--- Passage shown ---
──────────────────────────────

Simulation and synthesis tools usually need a list of the VHDL source
files, sometimes in proper compilation order (libraries before components).
The different tools have different formats of these 'project descriptions.
The build system employed in this project is based on manifest files called
'vbom' or "VHDL bill of material" files
which list for each vhdl source file the libraries and sources for the
instantiated components, the later via their vbom, and last but not least
the name of the vhdl source file.
All file name are relative to the current directory. A recursive traversal
through all vbom's gives for each vhld module all sources needed to compile
it. The vbomconv script in tools/bin does this, and generates depending on
options
- make dependency files
- Vivado synthesis setup files
- Vivado simulation setup files
- ghdl commands for analysis, inspection and make step
The master make files contain pattern rules like
%.bit : %.vbom -- create bit file
% : %.vbom -- build functional model test bench
which encapsulate all the vbomconv magic
A full w11a system is build from about 100 source files, test benches
from even more. Using the vbom's a large number of designs can be easily
maintained.
For more details on vbomconv consult the man page.
2. Setup system environment -----------------------------------------------
2a. Setup environment variables --------------------------------------
The build flows require the environment variables:
- RETROBASE: must refer to the installation root directory
- XTWV_PATH: install path of the Vivado version
For general instructions on environment see INSTALL.txt .
Notes:
- The build system uses a small wrapper script called xtwv to encapsulate
the Xilinx environment. It uses XTWV_PATH to setup the Vivado environment
on the fly. For details consult 'man xtwv'.
- don't run the Vivado setup scripts ..../settings(32|64).sh in your working
shell. Setup only XTWV_PATH !
2b. Compile UNISIM/UNIMACRO libraries for ghdl -----------------------
A few entities use UNISIM or UNIMACRO primitives, and post synthesis models
require also UNISIM primitives. In these cases ghdl has to link against a
compiled UNISIM or UNIMACRO libraries.
To make handling of the parallel installation of several Vivado versions
easy the compiled libraries are stored in sub-directories under $XTWV_PATH:
$XTWV_PATH/ghdl/unisim
$XTWV_PATH/ghdl/unimacro
A helper scripts will create these libraries:
cd $RETROBASE
xviv_ghdl_unisim # does UNISIM and UNIMACRO
Run these scripts for each Vivado version which is installed.
Notes:
- Vivado supports SIMPRIM libraries only in Verilog form, there is no vhdl
version anymore.

──────────────────────────────

--- Data provided ---
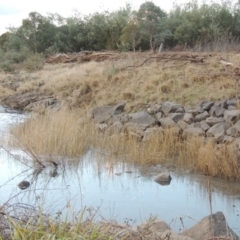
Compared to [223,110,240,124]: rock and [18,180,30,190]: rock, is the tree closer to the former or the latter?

──────────────────────────────

--- Task requirements ---
A) Transcribe the part of the VHDL build notes that opens with the words containing "Simulation and synthesis" and closes with "these 'project descriptions.".
B) Answer these questions from the VHDL build notes:
(i) Which environment variable must refer to the installation root directory?
(ii) Under which path are the compiled UNISIM and UNIMACRO libraries for ghdl stored?
(iii) About how many source files make up a full w11a system?
C) Take the VHDL build notes further, starting after their final sentence.
The lines shown after the VHDL build notes come from a separate, unrelated source.

--- Per-task answers ---
A)
Simulation and synthesis tools usually need a list of the VHDL source
files, sometimes in proper compilation order (libraries before components).
The different tools have different formats of these 'project descriptions.

B)
(i) RETROBASE
(ii) In sub-directories under $XTWV_PATH: $XTWV_PATH/ghdl/unisim and $XTWV_PATH/ghdl/unimacro
(iii) About 100

C)
- ghdl can therefore not be used to do timing simulations with Vivado.
However: under ISE SIMPRIM was available in vhdl, but ghdl did never accept
the sdf files, making ghdl timing simulations impossible under ISE too.
3. Building test benches --------------------------------------------------
The build flows currently supports only ghdl.
Support for the Vivado simulator XSim will be added in a future release.
3a. With ghdl --------------------------------------------------------
To compile a ghdl based test bench named <tbench> all is needed is
make <tbench>
The make file will use <tbench>.vbom, create all make dependency files,
and generate the needed ghdl commands.
In some cases the test benches can also be compiled against the gate
level models derived after the synthesis or optimize step. To compile them
make ghdl_tmp_clean
make <tbench>_ssim # for post synthesis {see Notes}
make <tbench>_osim # for post optimize {see Notes}
The 'make ghdl_tmp_clean' is needed to flush the ghdl work area from
the compilation remains of earlier functional model compiles.
Notes:
- post synthesis or optimize models currently very often fail to compile
in ghdl due to a bug in the ghdl code generator.
4. Building systems -------------------------------------------------------
To generate a bit file for a system named <sys> all is needed is
make <sys>.bit
The make file will use <sys>.vbom, create all make dependency files and
starts Vivado in batch mode with the proper scripts which will handle the
build steps. The log files and reports are conveniently renamed
<sys>_syn.log # synthesis log (from runme.log)
<sys>_imp.log # implementation log (from runme.log)
<sys>_bit.log # write_bitstream log (from runme.log)
<sys>_syn_util.rpt # (from <sys>_utilization_synth.rpt)
<sys>_opt_drc.rpt # (from <sys>_opt_drc.rpt)
<sys>_pla_io.rpt # (from <sys>_io_placed.rpt)
<sys>_pla_clk.rpt # (from <sys>_clock_utilization_placed.rpt)
<sys>_pla_util.rpt # (from <sys>_utilization_placed.rpt)
<sys>_pla_cset.rpt # (from <sys>_control_sets_placed.rpt)
<sys>_rou_sta.rpt # (from <sys>_route_status.rpt)
<sys>_rou_drc.rpt # (from <sys>_drc_routed.rpt)
<sys>_rou_tim.rpt # (from <sys>_timing_summary_routed.rpt)
<sys>_rou_pwr.rpt # (from <sys>_power_routed.rpt)
<sys>_rou_util.rpt # (extra report_utilization)
<sys>_rou_util_h.rpt # (extra report_utilization -hierarchical)
<sys>_ds.rpt # (extra report_datasheet)
The design check points are also kept
<sys>_syn.dcp # (from <sys>.dcp)
<sys>_opt.dcp # (from <sys>_opt.dcp)
<sys>_pla.dcp # (from <sys>_placed.dcp)
<sys>_rou.dcp # (from <sys>_routed.dcp)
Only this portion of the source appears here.